### PROVIDED PASSAGE ###
# re-lacing moccasins...



## Thom Browne's Schooldays (Jul 29, 2007)

I picked up a really nice pair of LL Bean's heavy-duty handsewn boat shoes. Only problem is that the leather lace is un-laced.

Any tricks on how to re-lace such a shoe, I'm talking of course about threading through the sides and heel.


----------



## EastVillageTrad (May 12, 2006)

That is tough one! I've though about that too - since they are LLB, you can likely send them in for repair.


----------



## chatsworth osborne jr. (Feb 2, 2008)

Timberland used to sell a repair kit that had a needle -well actually it was more like a metal knitting needle with a threaded axial hole opposite the blunted end. You cut the lace end at a taper, screwed it in and fished the needle around through the grommets. I've done it probably a dozen times.

Sperry sells one for $6 (link has redundant instructions)
Texas LeatherCraft has one for $2.39, I guess it's the same thing
Tandy Leather ($3.99) might even be local - I'm assuming 5" is long enough to go around the heel.

Of course in a pinch you can fully remove the lace and just lace it up like a normal shoe -laces are really long though.


----------



## Thom Browne's Schooldays (Jul 29, 2007)

Thanks,
Actually remembered an old baseball glove re-lacing tool I had.
A bit big but it did the job.


----------
###
WHAT THE TASK ASKS:
Transcribe the portion of the forum thread on re-lacing moccasins starting with "Timberland used to" and going on through "really long though.".
### DATA FOR REVIEW ###
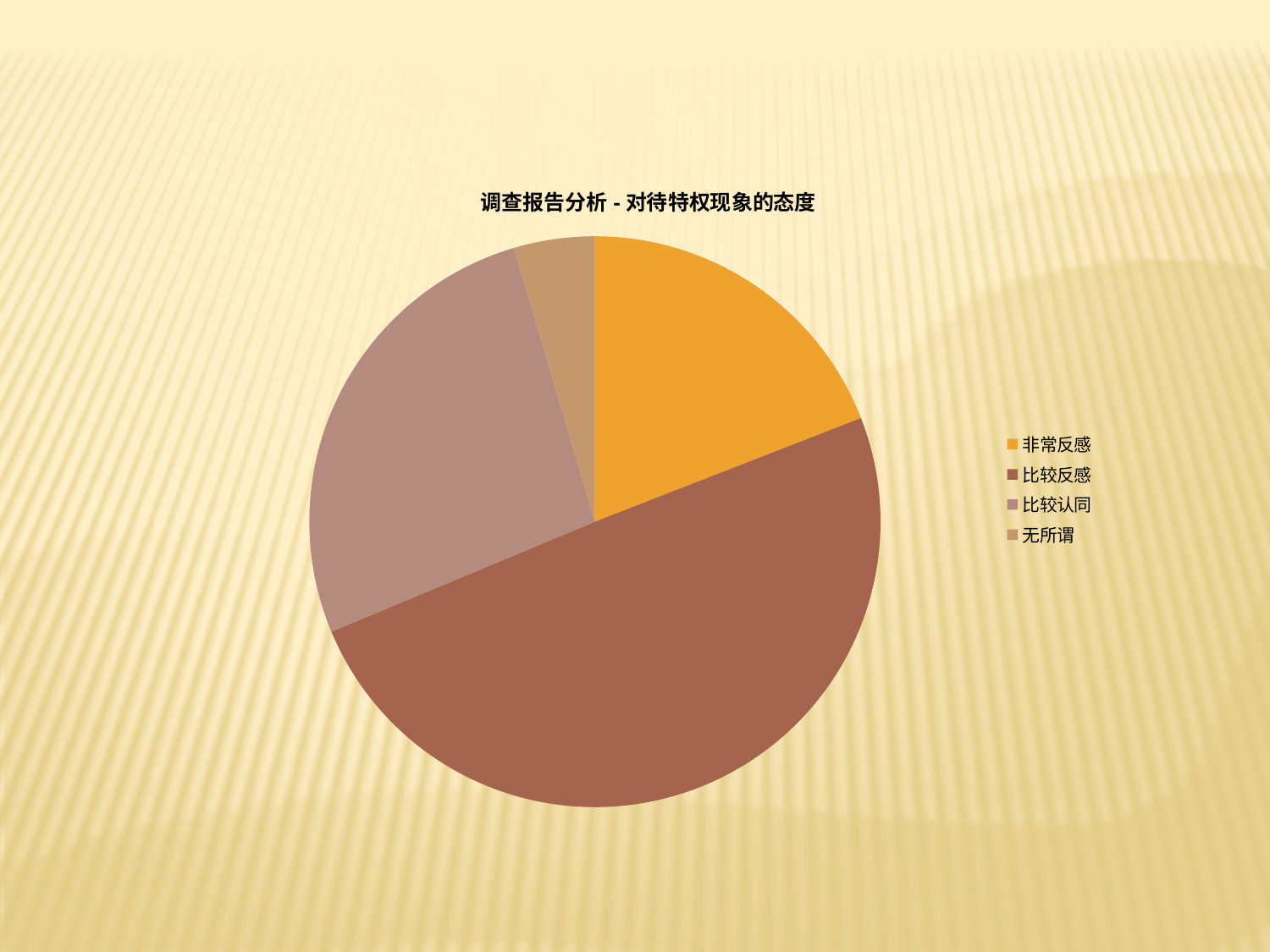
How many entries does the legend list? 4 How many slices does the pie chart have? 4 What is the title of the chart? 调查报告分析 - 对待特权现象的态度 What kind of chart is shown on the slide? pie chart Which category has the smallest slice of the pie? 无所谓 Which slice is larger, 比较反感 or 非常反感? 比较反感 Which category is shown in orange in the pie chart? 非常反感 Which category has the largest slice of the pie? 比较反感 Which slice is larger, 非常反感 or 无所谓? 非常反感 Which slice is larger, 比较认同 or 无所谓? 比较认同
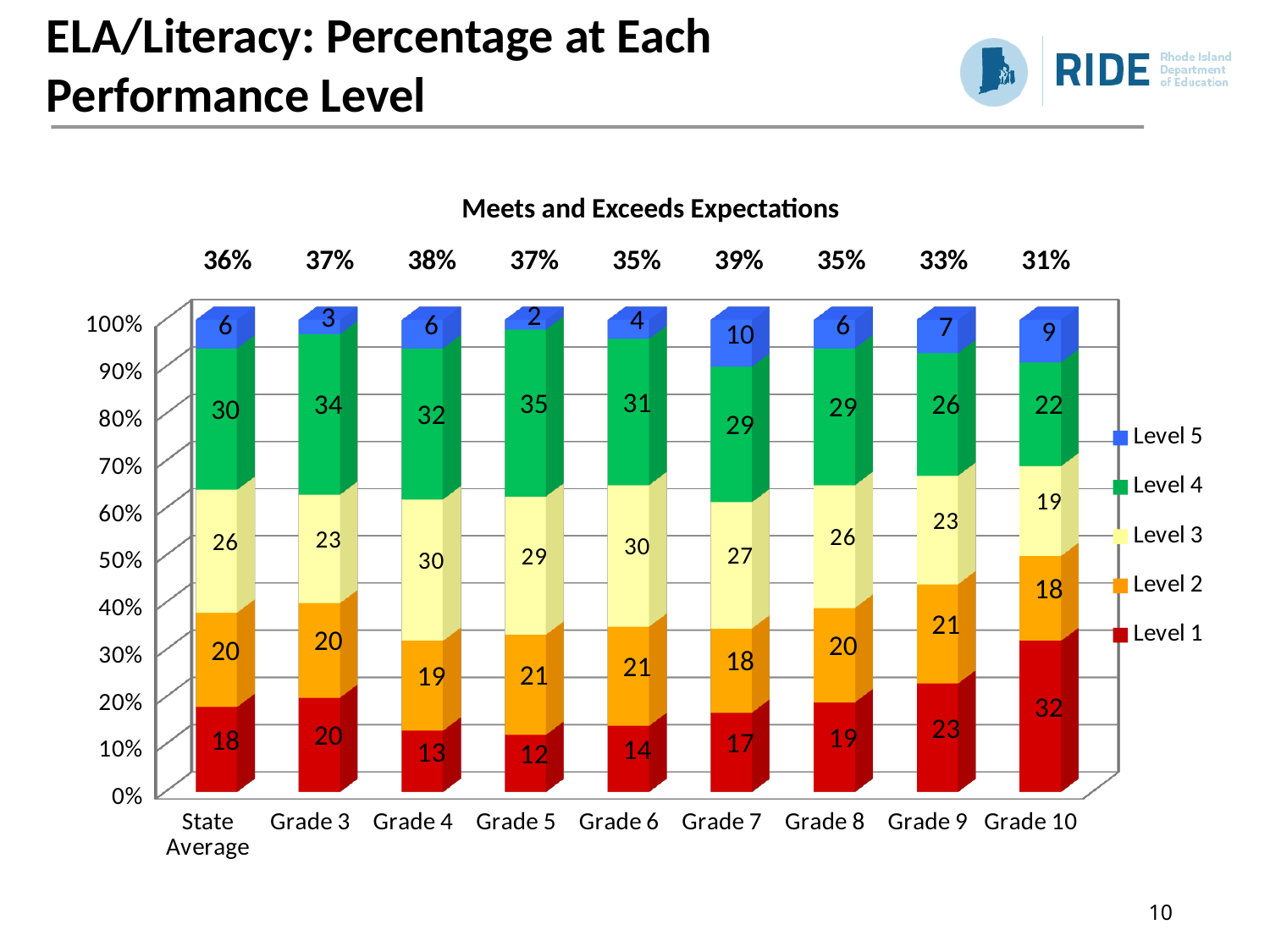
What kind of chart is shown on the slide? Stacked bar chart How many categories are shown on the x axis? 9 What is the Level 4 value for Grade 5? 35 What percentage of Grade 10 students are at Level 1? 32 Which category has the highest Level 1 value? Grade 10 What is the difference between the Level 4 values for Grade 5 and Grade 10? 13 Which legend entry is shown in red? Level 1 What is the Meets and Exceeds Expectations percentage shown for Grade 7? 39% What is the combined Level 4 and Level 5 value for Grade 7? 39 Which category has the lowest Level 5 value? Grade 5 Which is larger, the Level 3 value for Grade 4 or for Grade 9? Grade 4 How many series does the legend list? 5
###
### DATA FOR REVIEW ###
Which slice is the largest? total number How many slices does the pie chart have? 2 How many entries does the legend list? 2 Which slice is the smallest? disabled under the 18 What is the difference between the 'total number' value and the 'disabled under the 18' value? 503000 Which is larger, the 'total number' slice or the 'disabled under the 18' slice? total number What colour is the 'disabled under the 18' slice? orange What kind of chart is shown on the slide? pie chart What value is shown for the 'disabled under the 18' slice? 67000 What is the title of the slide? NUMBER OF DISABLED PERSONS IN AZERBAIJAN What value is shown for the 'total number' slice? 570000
###
RESPONSE BOX:
Timberland used to sell a repair kit that had a needle -well actually it was more like a metal knitting needle with a threaded axial hole opposite the blunted end. You cut the lace end at a taper, screwed it in and fished the needle around through the grommets. I've done it probably a dozen times.

Sperry sells one for $6 (link has redundant instructions)
Texas LeatherCraft has one for $2.39, I guess it's the same thing
Tandy Leather ($3.99) might even be local - I'm assuming 5" is long enough to go around the heel.

Of course in a pinch you can fully remove the lace and just lace it up like a normal shoe -laces are really long though.